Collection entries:
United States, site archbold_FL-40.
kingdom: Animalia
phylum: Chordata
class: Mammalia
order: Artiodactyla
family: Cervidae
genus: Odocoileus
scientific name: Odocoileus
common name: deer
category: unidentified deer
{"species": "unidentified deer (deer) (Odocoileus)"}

- [Your instructions] Only these are to be transcribed: the line with "class: Mammalia" and every line after it through the last line of the entries, each exactly.

- [Response to this task]
class: Mammalia
order: Artiodactyla
family: Cervidae
genus: Odocoileus
scientific name: Odocoileus
common name: deer
category: unidentified deer
{"species": "unidentified deer (deer) (Odocoileus)"}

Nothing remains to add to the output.